──────── TEXTO PARA LEITURA

Luiz Nunes e Linda Lewin analisam duas versões contrárias sobre quem houvera

ganhado a peleja poética, versões que consideram a composição correta dos versos, sua

métrica, o argumento e a criatividade, entre outras coisas, o que é comum e necessário fazer

nessa modalidade artística.

O “Texto Teixeira” dá a vitória a Romano e o “Texto Catingueira”, claro, dá a vitória

a Inácio, mas, para além do mérito desses julgamentos, ambos os autores reconhecem o feito

do escravo como merecedor de ser perpetuado na história. E não seria para menos, porque, de

fato, se Inácio tivesse fracassado fazendo versos sem rima ou sem poder de resposta às

provocações do seu contendor Romano, com certeza o público o teria vaiado e,

possivelmente, até poderiam tomar alguma atitude violenta contra ele, algo comum na época

por se tratar de um escravo desafiando a um senhor. Se assim fosse, nós hoje nem saberíamos

que Inácio existira.

────────────────
──────── LISTAGEM DE DADOS

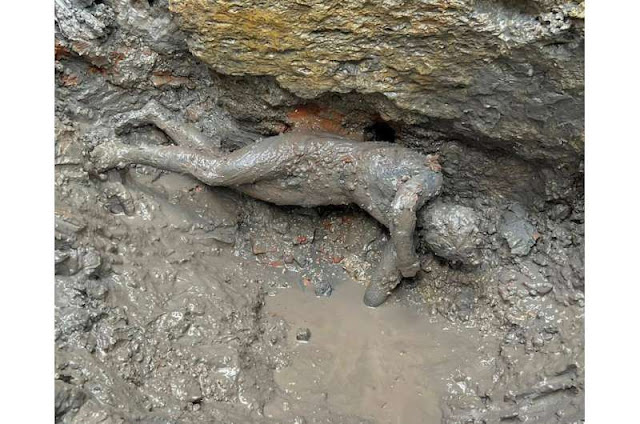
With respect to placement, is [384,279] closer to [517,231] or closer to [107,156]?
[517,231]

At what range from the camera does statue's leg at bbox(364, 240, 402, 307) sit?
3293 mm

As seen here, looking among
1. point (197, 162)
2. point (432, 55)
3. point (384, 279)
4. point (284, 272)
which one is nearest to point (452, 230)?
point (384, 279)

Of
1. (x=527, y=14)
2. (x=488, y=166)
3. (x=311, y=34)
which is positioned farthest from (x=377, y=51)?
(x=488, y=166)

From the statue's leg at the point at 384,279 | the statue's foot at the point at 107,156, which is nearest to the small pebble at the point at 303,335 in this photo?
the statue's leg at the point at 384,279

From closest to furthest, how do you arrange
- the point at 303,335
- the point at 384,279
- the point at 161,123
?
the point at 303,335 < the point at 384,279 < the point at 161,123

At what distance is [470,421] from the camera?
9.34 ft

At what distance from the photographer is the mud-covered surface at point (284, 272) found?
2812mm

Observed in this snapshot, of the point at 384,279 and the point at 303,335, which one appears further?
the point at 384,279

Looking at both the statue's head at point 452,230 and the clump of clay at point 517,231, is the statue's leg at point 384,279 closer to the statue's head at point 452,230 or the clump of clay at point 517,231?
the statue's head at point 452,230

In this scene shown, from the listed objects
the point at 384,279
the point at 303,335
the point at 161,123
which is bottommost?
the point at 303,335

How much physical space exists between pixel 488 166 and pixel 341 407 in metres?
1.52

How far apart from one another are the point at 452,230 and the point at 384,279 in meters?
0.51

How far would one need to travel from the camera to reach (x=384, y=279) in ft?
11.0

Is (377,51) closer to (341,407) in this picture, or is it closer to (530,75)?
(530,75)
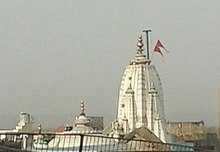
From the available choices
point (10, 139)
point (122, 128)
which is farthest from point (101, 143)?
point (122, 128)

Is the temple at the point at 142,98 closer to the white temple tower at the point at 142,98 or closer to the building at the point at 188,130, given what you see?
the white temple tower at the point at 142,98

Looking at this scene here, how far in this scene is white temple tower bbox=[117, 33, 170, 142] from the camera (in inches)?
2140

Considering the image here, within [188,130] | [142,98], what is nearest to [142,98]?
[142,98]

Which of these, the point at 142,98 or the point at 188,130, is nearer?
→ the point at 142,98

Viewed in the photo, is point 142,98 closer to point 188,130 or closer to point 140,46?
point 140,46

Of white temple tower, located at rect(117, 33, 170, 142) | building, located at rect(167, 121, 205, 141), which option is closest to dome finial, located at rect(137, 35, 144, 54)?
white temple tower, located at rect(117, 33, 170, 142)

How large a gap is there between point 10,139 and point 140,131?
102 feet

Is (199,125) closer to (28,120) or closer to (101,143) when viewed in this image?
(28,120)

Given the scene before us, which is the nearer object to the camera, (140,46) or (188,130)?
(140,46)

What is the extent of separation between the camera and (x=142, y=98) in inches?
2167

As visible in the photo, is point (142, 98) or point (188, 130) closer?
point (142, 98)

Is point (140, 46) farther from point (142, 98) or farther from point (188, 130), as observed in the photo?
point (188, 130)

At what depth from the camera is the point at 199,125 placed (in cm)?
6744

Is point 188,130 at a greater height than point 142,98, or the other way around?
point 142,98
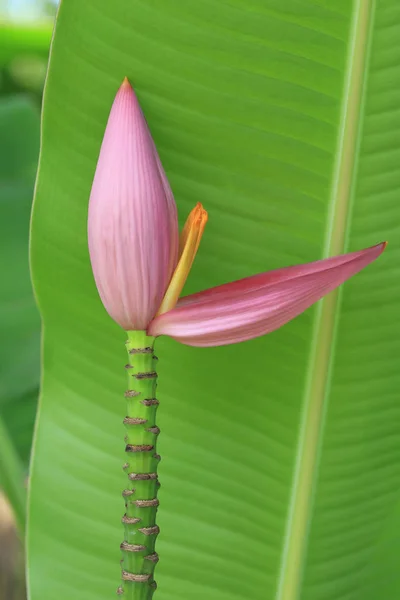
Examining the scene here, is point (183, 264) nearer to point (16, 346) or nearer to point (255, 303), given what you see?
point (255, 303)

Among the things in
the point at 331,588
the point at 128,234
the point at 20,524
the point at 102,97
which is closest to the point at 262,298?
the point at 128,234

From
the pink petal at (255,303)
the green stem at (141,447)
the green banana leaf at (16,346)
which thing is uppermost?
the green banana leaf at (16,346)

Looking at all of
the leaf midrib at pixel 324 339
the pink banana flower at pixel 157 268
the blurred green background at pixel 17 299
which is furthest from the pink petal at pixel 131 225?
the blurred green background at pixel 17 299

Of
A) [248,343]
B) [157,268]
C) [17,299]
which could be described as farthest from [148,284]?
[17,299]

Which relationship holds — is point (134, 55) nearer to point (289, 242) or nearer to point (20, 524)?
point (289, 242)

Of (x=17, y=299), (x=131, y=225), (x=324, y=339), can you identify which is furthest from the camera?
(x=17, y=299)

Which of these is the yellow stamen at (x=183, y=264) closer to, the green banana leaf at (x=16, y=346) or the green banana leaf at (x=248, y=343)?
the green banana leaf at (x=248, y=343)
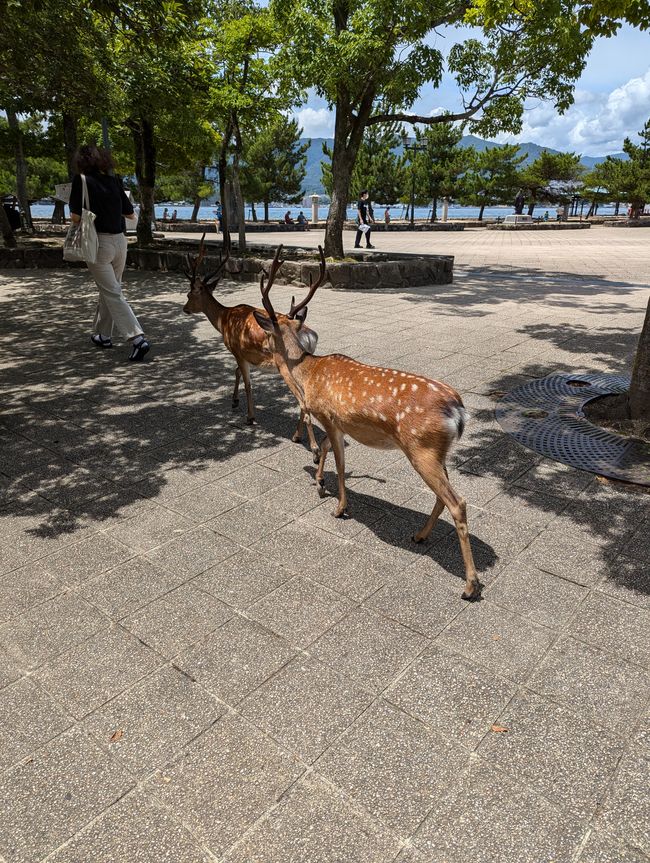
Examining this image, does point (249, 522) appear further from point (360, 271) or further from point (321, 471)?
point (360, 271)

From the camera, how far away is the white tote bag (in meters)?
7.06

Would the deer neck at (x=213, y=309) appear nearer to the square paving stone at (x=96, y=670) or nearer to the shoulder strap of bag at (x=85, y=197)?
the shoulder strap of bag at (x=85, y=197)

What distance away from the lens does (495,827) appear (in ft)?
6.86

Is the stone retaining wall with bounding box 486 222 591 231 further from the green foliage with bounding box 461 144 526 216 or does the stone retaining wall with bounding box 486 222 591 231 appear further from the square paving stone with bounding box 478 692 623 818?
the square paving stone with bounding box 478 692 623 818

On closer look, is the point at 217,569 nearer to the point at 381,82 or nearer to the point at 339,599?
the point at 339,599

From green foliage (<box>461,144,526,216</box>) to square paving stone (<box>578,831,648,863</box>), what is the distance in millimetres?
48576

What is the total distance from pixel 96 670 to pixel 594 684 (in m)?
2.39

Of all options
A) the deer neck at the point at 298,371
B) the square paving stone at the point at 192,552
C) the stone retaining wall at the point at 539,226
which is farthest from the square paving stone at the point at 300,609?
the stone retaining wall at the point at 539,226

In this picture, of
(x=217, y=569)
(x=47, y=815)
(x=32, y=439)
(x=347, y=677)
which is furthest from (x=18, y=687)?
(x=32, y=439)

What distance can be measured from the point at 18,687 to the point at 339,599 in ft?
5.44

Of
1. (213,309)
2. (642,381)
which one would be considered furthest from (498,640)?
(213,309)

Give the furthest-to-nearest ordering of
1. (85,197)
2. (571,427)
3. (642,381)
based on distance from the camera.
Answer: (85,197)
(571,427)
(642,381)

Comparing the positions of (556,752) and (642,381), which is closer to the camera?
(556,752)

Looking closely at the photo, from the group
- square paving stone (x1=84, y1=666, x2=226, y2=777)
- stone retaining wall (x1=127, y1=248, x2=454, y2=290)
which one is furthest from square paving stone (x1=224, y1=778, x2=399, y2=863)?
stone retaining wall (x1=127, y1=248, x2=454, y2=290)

────────────────

» **TAREFAS**:
(a) Reproduza literalmente um trecho do texto sobre a peleja poética: comece nas palavras "possivelmente, até poderiam" e pare depois de "que Inácio existira.".
(b) Responda com base no texto sobre a peleja poética:
(i) Que versão dá a vitória a Romano?
(ii) Quem analisa as duas versões contrárias sobre o vencedor?
(iii) Segundo o texto, o que o público teria feito com Inácio se ele tivesse fracassado?
(c) Por favor, dê continuidade ao texto sobre a peleja poética entre Inácio e Romano a partir da última frase apresentada.

» **RESPOSTAS**:
(a)
possivelmente, até poderiam tomar alguma atitude violenta contra ele, algo comum na época

por se tratar de um escravo desafiando a um senhor. Se assim fosse, nós hoje nem saberíamos

que Inácio existira.

(b)
(i) O "Texto Teixeira".
(ii) Luiz Nunes e Linda Lewin.
(iii) Com certeza o teria vaiado e, possivelmente, poderia até tomar alguma atitude violenta contra ele.

(c)
Por esta razão, a análise técnica da atuação dos dois contendores é importante, uma

vez que nos dá um quadro objetivo do resultado da peleja: quem se saiu bem e quem se saiu

mal. No entanto, quando dirigimos um olhar analítico mais profundo aos personagens daquele

evento e à realidade conjuntural da sociedade oitocentista na qual eles estavam inseridos,

percebemos que algo mais deveria ser dito, algo que fosse além do objetivo, do técnico, e

destacasse a dimensão subjetiva dos discursos ali proferidos. Dito de outra forma, seria

importante analisar a autoestima e a autoconfiança que as palavras transmitem, além da

superação das adversidades do ambiente: os gestos, as palavras e as reações do público

presente, como parece ocorrer no verso a seguir:

Com touros e com leões

Seu Romano já brigou

Mas se o povo se acalmar

Eu hei de mostrar quem sou

Quero dar em seu Romano Que diz que nunca apanhou

A frase “Mas se o povo se acalmar” demonstra um momento de euforia do povo em

apoio a Romano, ao que reage Inácio dizendo que “Eu hei de mostrar quem sou”. Ou seja,

Inácio não desanima diante da aprovação do opositor, demonstrando autoestima e

autoconfiança.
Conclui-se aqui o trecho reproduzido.